Note: Susie and her husband Wally Cain lived at the Heritage Living Center for a year before Wally passed away after a lengthy illness. A popular resident in our community, Susie has remained to live and work here. The following is Susie’s tribute to her mother, Eleanor (Starving Bear) Bigfoot, who made the transition from early reservation poverty in 1898 to life in the modern world.

I was born in a wall tent at Lame Deer, Montana in 1940. My mother, Eleanor Starving Bear and my dad, John Tall Whiteman, a policeman in Ashland, helped raise 8 of us kids, plus relatives and orphans. But dad died young and left mother alone to care for her big family.

The first memory I have of mother – she was sitting on the ground scraping and tanning deer hides. I can still see her wide leather belt with her knife sheath, long dress and a bandana around her head. She had white flour all over her dress and arms. She used flour to whiten the deerskins and then she made and beaded moccasins. She didn’t use store bought thread. Mother could roll sinew as thin as a needle.

Every Saturday morning mother heated water to wash all of our clothes on her washboard. That meant a lot of jeans and heavy work clothes. During the winter, my niece and I took turns running outside to put the clothes out to dry. They were frozen stiff by the time we got them on the line. In the evening we ran back out to take them down and bring them inside. If they weren’t dry, we’d hang them up on ropes across the tent ceiling. By Sunday morning they were ready to iron. Each morning, no matter how cold it was outside, the boys hauled water from the creek.

Mother had very little money to take care of 14 of us, including the adults. My sister had a stroke and mother took her and the children in. The only way she could feed her older kids and at the same time make sure we were safe and educated was to send us to the boarding school at St. Labre Mission. On Sunday mornings mother opened up 8 suitcases and put them on the mattresses. She ironed and creased pants, shirts and dresses and folded them neatly in each suitcase. Afterwards, we took baths and washed our hair with brown, lye soap to get ready for school.

Sunday afternoon we went to school and we stayed until Friday afternoon. Then we came home for the weekends. Everybody had their chores but I was the youngest girl so I got to stay with mother most of the time. The days were long gone when Indian women had to haul wood and water, but my mother and sisters still carried the little ones in shawls on their backs.

Sometimes dad’s father, grandpa Tall Whiteman, told old battle stories to wall-to-wall kids and adults who slept on mattresses on the ground. He was 5-years-old when the US 7th Cavalry attacked his camp on the Little Bighorn in 1876. He remembered watching horses gallop back and forth in front of where he was hiding in the bushes. Shots rang out and screaming women cried out for their children. His main fear was getting run over by the horses.
☆ ☆ ☆
_Task list_:
**1)** In the tribute to Eleanor Starving Bear:
(a) Where was the writer born, and in what year?
(b) What did the mother use to whiten the deerskins?
(c) How old was grandpa Tall Whiteman when the US 7th Cavalry attacked his camp on the Little Bighorn?
**2)** Rewrite the tribute from "I was born in" up to and including "her big family.", swapping "policeman" for "rancher".
Answer using only the tribute, with no outside knowledge.
☆ ☆ ☆
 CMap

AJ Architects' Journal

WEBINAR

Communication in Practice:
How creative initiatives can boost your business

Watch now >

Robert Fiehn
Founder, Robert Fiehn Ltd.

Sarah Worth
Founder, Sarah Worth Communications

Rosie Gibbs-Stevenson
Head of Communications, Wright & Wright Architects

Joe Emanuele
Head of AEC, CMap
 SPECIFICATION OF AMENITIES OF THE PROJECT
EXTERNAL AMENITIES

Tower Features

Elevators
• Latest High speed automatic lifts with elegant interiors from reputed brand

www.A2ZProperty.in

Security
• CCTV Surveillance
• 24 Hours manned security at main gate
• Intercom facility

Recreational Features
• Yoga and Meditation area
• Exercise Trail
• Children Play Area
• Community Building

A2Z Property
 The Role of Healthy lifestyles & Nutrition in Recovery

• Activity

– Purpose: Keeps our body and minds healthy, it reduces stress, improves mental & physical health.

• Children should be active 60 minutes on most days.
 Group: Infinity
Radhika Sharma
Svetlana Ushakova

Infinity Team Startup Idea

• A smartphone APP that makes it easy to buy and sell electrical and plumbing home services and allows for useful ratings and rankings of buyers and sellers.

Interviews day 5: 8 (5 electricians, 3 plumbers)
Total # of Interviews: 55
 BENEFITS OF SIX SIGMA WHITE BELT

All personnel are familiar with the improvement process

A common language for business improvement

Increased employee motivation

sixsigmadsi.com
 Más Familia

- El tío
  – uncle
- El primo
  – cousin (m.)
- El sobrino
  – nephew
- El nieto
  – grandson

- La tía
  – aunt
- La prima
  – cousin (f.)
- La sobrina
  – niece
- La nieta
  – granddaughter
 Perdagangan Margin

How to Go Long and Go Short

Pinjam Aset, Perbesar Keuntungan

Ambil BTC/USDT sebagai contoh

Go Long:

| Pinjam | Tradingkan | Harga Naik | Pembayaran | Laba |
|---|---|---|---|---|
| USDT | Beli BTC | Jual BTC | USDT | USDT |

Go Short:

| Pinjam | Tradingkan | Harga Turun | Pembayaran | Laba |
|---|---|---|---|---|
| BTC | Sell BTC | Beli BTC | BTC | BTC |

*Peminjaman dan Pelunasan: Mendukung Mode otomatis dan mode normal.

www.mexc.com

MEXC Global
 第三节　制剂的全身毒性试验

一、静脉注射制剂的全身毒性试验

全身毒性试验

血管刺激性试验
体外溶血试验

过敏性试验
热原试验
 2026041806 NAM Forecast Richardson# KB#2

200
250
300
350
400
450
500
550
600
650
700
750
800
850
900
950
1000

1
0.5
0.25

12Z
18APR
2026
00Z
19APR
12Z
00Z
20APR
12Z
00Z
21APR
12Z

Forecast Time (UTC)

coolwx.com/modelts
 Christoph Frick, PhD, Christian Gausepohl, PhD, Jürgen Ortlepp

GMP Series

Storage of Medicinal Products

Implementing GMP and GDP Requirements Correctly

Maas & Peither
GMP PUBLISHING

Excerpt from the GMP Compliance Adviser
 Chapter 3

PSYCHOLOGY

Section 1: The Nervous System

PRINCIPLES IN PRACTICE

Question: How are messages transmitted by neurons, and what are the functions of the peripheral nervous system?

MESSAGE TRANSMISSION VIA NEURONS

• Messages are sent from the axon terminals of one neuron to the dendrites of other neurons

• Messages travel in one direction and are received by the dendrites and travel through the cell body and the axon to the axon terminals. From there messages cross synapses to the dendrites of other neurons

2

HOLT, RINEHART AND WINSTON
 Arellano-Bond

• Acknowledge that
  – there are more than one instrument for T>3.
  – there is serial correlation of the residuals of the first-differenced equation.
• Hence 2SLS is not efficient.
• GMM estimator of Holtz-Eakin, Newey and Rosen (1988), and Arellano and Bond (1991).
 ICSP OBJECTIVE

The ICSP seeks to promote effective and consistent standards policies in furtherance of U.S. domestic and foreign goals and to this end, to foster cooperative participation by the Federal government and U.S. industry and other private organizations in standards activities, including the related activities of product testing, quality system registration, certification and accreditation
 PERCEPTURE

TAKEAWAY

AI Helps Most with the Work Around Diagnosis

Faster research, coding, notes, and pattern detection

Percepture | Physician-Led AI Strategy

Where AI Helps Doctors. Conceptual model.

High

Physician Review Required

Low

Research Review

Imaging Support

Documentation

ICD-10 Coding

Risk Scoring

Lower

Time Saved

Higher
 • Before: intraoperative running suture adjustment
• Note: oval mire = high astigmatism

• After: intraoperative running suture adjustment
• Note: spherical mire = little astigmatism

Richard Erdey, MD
☆ ☆ ☆
_Responses for each task_:
**1)**
(a) In a wall tent at Lame Deer, Montana, in 1940.
(b) White flour.
(c) Five years old.

**2)**
I was born in a wall tent at Lame Deer, Montana in 1940. My mother, Eleanor Starving Bear and my dad, John Tall Whiteman, a rancher in Ashland, helped raise 8 of us kids, plus relatives and orphans. But dad died young and left mother alone to care for her big family.